Psychological Defenses and Coping Styles in Patients Following a Life-Threatening Attack of Asthma

Psychological Defenses and Coping Styles in Patients Following a Life-Threatening Attack of AsthmaPaterson and Musk have noted the trend of increasing asthma mortality rates in Australia. Of particular concern is the apparent increase in mortality rates in male patients aged less than 34 years, and the evidence that there are higher mortality rates from asthma in Australia and New Zealand compared with other westernized countries, although it has been noted that most of the recent increase in rates in Australia is related to changed death certification practices in elderly patients.
The psychological defenses used in patients with asthma have been well described in the literature. Dirks et al have defined three types of coping style. These consist of, first, an appropriate adaptive response to asthma management; second, the use of “hopeless dependency” on physicians and hospital services; and third, “inappropriate excessive independence.” This third defensive style, which is related to patients high use of denial of their illness, and of the need for compliance with medication, has been noted to lead to excessive hospitalization rates.

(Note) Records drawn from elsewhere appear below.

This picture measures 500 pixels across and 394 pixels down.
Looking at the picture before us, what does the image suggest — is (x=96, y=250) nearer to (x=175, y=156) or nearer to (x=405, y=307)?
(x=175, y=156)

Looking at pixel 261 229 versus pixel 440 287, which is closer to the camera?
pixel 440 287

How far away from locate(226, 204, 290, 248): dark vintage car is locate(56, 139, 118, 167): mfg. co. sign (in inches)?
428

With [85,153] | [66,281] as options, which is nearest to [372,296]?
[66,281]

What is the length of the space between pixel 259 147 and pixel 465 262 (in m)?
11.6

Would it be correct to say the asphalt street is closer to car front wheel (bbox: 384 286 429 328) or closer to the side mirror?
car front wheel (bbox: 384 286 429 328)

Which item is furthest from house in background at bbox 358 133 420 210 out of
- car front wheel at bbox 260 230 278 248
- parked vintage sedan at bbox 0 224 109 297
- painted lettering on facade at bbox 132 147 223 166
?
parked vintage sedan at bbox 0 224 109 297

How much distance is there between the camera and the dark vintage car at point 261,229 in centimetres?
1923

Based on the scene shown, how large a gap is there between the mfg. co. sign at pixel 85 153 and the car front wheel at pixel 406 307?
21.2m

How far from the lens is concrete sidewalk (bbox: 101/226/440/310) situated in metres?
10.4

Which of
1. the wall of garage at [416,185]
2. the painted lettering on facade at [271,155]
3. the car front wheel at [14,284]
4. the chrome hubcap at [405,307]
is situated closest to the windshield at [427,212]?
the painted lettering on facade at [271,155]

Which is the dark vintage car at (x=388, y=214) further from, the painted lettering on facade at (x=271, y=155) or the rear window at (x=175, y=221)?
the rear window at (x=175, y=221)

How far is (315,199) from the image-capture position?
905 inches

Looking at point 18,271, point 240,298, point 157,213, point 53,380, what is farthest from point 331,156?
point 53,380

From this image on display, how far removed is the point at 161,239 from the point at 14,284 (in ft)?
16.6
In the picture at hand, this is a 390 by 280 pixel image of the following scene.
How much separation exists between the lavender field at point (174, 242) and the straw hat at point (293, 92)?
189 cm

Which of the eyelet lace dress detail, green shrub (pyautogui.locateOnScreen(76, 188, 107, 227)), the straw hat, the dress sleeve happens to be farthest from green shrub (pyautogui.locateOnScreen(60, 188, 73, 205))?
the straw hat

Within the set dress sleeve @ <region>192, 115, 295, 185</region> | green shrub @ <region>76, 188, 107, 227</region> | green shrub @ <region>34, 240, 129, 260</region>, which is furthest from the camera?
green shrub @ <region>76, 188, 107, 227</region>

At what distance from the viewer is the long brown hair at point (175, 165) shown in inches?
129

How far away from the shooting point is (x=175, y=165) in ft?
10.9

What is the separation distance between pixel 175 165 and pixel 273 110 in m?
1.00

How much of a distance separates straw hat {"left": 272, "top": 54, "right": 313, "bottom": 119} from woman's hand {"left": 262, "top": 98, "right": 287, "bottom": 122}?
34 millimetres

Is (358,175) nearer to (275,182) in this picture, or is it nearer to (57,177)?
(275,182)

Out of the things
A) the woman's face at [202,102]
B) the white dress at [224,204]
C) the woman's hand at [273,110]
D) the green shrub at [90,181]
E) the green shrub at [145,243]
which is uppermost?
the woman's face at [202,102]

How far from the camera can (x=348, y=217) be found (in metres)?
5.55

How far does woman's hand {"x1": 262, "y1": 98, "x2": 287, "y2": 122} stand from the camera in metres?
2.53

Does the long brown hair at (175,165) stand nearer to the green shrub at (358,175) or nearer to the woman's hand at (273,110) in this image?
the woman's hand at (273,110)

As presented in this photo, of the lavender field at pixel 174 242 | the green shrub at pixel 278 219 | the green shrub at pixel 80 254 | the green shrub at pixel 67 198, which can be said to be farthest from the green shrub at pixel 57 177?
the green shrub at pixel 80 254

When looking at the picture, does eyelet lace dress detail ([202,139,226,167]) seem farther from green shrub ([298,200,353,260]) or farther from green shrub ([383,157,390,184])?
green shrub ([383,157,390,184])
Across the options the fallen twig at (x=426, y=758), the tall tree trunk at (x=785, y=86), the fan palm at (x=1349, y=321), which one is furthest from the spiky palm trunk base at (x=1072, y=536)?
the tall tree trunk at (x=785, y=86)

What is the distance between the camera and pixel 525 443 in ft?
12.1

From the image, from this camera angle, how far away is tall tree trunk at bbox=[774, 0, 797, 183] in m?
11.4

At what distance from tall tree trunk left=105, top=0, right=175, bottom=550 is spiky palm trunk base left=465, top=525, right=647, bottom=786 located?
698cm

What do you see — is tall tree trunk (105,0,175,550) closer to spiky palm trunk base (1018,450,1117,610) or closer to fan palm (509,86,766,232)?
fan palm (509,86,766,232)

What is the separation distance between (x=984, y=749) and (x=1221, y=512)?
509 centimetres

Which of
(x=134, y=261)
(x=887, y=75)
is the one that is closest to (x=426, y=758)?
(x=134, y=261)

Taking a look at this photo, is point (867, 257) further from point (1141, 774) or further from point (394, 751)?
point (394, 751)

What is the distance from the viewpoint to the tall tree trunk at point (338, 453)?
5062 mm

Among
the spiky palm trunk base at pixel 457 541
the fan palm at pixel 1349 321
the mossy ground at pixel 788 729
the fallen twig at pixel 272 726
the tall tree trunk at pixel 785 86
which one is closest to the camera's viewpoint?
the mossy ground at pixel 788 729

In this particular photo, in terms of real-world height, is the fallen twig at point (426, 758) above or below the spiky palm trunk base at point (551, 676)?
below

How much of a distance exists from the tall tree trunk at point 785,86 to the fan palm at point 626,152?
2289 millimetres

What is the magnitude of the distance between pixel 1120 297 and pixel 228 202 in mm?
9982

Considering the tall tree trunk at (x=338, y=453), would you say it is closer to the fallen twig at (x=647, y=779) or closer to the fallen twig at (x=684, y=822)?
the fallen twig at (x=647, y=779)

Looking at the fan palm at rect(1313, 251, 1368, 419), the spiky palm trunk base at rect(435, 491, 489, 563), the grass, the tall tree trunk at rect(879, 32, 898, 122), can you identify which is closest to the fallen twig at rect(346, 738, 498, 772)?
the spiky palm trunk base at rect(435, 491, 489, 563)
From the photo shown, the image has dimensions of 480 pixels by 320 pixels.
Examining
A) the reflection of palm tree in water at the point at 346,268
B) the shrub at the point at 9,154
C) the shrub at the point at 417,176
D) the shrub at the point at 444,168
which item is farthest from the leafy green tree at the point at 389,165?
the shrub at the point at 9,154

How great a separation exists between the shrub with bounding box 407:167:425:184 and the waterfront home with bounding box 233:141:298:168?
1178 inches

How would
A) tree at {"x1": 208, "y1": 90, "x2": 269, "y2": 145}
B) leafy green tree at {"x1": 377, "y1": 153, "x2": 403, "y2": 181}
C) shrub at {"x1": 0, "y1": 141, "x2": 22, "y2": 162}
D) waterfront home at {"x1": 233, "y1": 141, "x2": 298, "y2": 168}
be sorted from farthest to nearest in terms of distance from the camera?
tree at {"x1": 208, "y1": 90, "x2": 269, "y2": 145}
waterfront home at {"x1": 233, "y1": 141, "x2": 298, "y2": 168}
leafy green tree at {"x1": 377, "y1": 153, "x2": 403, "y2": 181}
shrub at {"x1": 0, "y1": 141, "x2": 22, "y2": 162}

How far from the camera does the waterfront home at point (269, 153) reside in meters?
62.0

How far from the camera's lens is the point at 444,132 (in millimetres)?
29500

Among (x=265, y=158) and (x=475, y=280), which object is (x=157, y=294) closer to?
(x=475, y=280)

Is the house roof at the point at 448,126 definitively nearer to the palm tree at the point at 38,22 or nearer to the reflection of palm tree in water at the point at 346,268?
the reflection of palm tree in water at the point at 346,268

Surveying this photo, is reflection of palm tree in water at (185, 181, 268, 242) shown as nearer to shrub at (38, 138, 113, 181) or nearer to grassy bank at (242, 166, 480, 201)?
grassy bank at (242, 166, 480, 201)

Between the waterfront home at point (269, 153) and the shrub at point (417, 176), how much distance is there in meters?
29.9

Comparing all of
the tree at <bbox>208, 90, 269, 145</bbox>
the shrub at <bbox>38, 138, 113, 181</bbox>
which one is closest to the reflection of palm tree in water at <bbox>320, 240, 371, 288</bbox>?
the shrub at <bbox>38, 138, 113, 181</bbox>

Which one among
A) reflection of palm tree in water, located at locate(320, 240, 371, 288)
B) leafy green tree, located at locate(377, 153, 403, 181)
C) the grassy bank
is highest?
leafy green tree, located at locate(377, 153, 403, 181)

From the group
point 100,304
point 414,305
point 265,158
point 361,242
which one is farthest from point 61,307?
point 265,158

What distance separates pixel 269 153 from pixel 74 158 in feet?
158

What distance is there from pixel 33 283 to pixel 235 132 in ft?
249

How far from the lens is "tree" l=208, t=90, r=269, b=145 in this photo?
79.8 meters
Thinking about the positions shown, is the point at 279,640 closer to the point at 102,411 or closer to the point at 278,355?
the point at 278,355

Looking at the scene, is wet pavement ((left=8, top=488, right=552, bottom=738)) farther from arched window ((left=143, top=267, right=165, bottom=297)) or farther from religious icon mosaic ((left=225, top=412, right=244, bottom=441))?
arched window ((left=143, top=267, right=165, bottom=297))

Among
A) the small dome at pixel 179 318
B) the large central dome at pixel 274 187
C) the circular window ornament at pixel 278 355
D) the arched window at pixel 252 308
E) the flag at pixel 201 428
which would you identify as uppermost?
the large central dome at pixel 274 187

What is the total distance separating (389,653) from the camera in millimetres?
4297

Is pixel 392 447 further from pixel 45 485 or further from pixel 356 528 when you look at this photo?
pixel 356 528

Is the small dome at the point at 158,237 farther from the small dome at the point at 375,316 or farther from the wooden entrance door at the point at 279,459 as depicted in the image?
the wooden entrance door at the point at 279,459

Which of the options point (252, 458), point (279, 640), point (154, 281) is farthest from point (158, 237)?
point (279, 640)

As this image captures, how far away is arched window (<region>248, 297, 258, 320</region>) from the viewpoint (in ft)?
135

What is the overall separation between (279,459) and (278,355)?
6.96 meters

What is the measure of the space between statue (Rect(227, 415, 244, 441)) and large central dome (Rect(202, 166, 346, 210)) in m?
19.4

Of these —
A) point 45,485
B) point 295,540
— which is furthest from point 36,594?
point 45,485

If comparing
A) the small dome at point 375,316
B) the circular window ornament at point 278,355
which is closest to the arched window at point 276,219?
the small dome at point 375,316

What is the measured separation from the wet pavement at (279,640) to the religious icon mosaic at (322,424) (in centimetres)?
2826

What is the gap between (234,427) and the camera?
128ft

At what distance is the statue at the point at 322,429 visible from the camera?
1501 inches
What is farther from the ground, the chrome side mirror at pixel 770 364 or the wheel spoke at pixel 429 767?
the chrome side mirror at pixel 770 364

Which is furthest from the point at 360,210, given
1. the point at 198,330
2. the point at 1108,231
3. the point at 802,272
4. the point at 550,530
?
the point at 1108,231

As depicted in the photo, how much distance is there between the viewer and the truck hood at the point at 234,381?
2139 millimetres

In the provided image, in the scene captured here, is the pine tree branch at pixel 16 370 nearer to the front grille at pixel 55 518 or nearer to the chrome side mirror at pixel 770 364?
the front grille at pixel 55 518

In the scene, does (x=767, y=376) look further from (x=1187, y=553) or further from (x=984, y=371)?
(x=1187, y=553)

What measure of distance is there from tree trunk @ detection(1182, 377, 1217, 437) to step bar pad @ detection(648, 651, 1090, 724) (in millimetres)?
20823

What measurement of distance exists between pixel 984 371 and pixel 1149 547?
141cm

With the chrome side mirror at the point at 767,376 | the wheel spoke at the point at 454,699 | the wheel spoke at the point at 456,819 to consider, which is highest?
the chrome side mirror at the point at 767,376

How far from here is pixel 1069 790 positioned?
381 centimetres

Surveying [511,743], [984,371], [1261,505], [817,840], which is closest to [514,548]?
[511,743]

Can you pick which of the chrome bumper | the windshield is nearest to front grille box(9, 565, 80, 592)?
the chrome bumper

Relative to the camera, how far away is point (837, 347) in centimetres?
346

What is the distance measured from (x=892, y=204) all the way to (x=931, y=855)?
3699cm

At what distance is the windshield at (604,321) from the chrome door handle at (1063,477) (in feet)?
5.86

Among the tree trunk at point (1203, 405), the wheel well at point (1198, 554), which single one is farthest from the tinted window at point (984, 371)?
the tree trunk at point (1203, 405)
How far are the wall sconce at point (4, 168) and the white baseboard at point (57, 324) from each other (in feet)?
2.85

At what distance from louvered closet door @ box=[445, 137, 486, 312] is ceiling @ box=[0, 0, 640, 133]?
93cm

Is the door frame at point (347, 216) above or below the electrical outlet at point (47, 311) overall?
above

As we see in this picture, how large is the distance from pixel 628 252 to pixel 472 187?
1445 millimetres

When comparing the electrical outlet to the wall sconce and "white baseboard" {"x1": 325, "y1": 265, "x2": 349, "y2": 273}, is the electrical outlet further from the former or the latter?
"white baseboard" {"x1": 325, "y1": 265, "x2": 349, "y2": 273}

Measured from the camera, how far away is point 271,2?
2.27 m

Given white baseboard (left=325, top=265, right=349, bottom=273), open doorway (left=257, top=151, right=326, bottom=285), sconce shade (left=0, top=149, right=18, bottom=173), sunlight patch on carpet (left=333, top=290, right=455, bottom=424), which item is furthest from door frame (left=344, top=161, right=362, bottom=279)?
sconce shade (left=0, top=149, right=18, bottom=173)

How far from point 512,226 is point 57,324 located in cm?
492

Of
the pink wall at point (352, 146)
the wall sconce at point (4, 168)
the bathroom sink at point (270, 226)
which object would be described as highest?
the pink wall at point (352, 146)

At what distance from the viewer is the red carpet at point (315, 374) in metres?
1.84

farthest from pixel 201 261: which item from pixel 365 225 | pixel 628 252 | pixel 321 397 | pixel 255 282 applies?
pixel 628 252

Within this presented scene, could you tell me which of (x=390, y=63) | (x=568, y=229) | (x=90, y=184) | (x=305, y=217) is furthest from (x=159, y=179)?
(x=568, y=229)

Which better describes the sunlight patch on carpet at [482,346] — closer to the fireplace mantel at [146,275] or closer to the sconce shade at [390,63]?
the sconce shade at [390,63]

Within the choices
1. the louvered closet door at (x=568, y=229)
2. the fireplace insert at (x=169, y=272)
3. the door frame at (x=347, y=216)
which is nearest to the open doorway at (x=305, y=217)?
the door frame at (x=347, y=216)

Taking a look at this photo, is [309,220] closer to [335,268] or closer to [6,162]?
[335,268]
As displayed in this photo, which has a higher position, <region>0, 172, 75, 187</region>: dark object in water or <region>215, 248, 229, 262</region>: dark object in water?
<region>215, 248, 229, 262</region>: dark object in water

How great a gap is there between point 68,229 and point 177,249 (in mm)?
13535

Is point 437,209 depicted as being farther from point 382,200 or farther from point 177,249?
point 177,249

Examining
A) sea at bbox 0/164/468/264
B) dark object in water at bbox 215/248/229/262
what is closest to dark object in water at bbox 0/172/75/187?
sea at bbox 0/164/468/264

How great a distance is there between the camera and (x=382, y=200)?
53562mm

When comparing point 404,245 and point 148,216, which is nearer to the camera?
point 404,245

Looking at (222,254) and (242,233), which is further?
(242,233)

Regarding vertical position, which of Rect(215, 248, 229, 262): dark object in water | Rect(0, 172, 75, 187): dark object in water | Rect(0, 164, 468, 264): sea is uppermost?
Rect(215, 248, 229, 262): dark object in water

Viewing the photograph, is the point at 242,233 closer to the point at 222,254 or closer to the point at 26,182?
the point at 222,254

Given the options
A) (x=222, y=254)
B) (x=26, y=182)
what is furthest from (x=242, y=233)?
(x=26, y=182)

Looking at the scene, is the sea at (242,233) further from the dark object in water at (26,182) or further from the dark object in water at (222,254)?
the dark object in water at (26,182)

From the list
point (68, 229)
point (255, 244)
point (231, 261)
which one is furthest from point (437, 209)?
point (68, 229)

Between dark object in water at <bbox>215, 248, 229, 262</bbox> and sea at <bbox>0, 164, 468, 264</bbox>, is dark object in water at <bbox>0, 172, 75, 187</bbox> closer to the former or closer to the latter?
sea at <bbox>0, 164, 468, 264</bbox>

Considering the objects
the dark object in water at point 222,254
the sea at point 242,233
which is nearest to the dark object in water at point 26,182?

There are few papers in the literature that have commented on psychological issues in patients with life-threatening asthma. Strunk et al, in a well-conducted case controlled study of 21 children with severe asthma who died of asthma following discharge from hospital, found that psychological risk factors “were prominent in severely asthmatic children who subsequently died of asthma.” The psychological risk factors that were identified in this study included disregard of asthmatic symptoms, depressive symptoms, conflicts between the patients parents and hospital staff regarding the medical management of the patient and self-care of asthma while in hospital that was not appropriate for age. Rae et al, in a case control study of deaths from asthma in New Zealand adults, identified a variety of factors that delineated patients with asthma who are at high risk of death. Among these factors was noncompliance with medication, which it is reasonable to assume would be increased in patients who deny their illness excessively, as well as the presence of overt psychosocial problems. Yellowlees et al compared the psychiatric status of 13 patients who had suffered a near miss asthma death with 36 patients with asthma who had not experienced such an episode and found few differences between the groups. Both groups did, however, show higher than expected levels of psychiatric morbidity, severe lifestyle and social restrictions, and an unexpectedly high compliance with prescribed medication.
This report is a detailed analysis of the psychiatric disorders seen in, and the coping styles used by, patients who have suffered a life-threatening attack of asthma. It was hypothesized that these patients would have a high rate of psychiatric disorders related to the life-threatening nature of their chronic disease, and also significant levels of anxiety and disturbance within their families. It was also predicted that the levels of denial employed by these patients would not be excessively high because it was assumed that the experience of having had a near miss asthma death, and the consequences of this, would make patients less able to deny their illness and its implications.